## TASK ITEM
Everything from the line containing "body_size: 1070" through the end of the entries should be output exactly; nothing before it is wanted.

## DATA LISTING
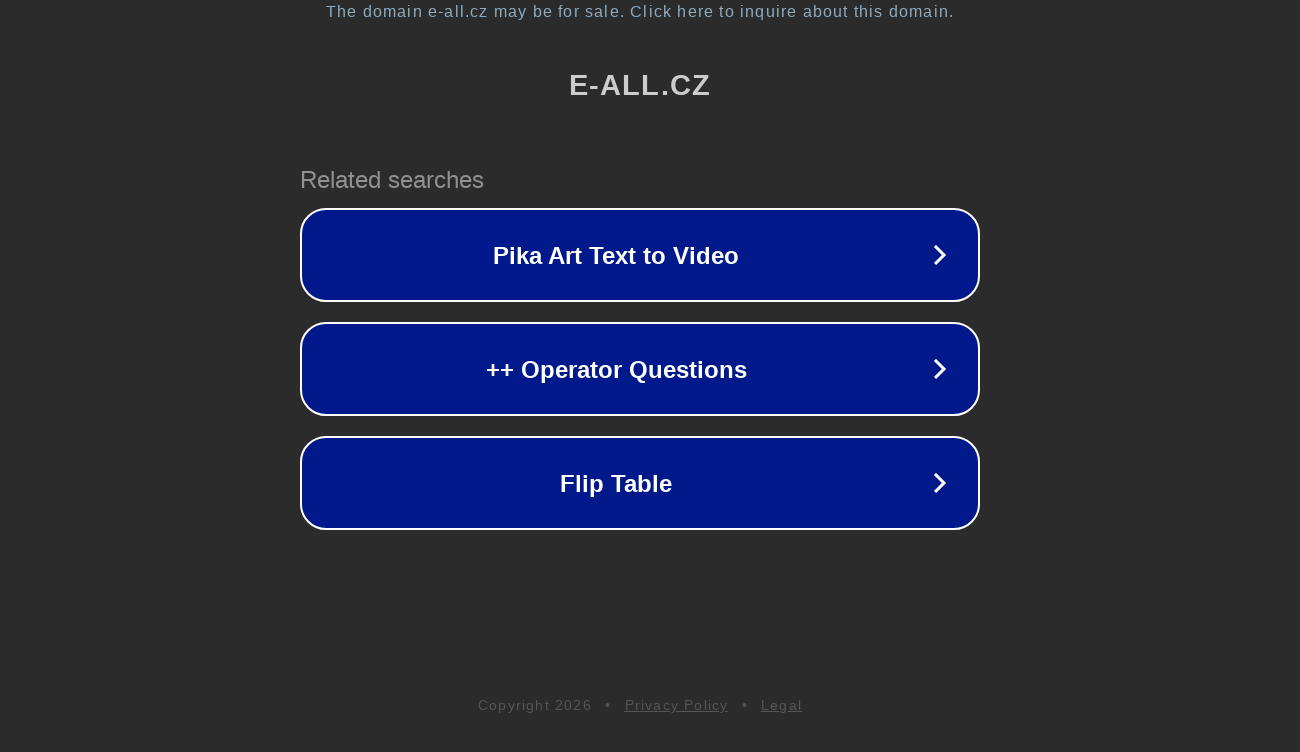

--- FILE ---
content_type: text/html; charset=utf-8
request_url: http://www.hodinky.e-all.cz/page-8
body_size: 1070
content:
<!doctype html>
<html data-adblockkey="MFwwDQYJKoZIhvcNAQEBBQADSwAwSAJBANDrp2lz7AOmADaN8tA50LsWcjLFyQFcb/P2Txc58oYOeILb3vBw7J6f4pamkAQVSQuqYsKx3YzdUHCvbVZvFUsCAwEAAQ==_SZCyXtiV5O/zgO4nYo/N9m+ufv0zxaQ8CWLsdVrTG9tqrPsE7lh8UuKyQBJw2BzFvKkb74arRkFo9bZzGYoqtQ==" lang="en" style="background: #2B2B2B;">
<head>
    <meta charset="utf-8">
    <meta name="viewport" content="width=device-width, initial-scale=1">
    <link rel="icon" href="[data-uri]">
    <link rel="preconnect" href="https://www.google.com" crossorigin>
</head>
<body>
<div id="target" style="opacity: 0"></div>
<script>window.park = "[base64]";</script>
<script src="/bhVHlVLAJ.js"></script>
</body>
</html>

## OUTPUT OF THE EXERCISE
body_size: 1070
content:
<!doctype html>
<html data-adblockkey="MFwwDQYJKoZIhvcNAQEBBQADSwAwSAJBANDrp2lz7AOmADaN8tA50LsWcjLFyQFcb/P2Txc58oYOeILb3vBw7J6f4pamkAQVSQuqYsKx3YzdUHCvbVZvFUsCAwEAAQ==_SZCyXtiV5O/zgO4nYo/N9m+ufv0zxaQ8CWLsdVrTG9tqrPsE7lh8UuKyQBJw2BzFvKkb74arRkFo9bZzGYoqtQ==" lang="en" style="background: #2B2B2B;">
<head>
    <meta charset="utf-8">
    <meta name="viewport" content="width=device-width, initial-scale=1">
    <link rel="icon" href="[data-uri]">
    <link rel="preconnect" href="https://www.google.com" crossorigin>
</head>
<body>
<div id="target" style="opacity: 0"></div>
<script>window.park = "[base64]";</script>
<script src="/bhVHlVLAJ.js"></script>
</body>
</html>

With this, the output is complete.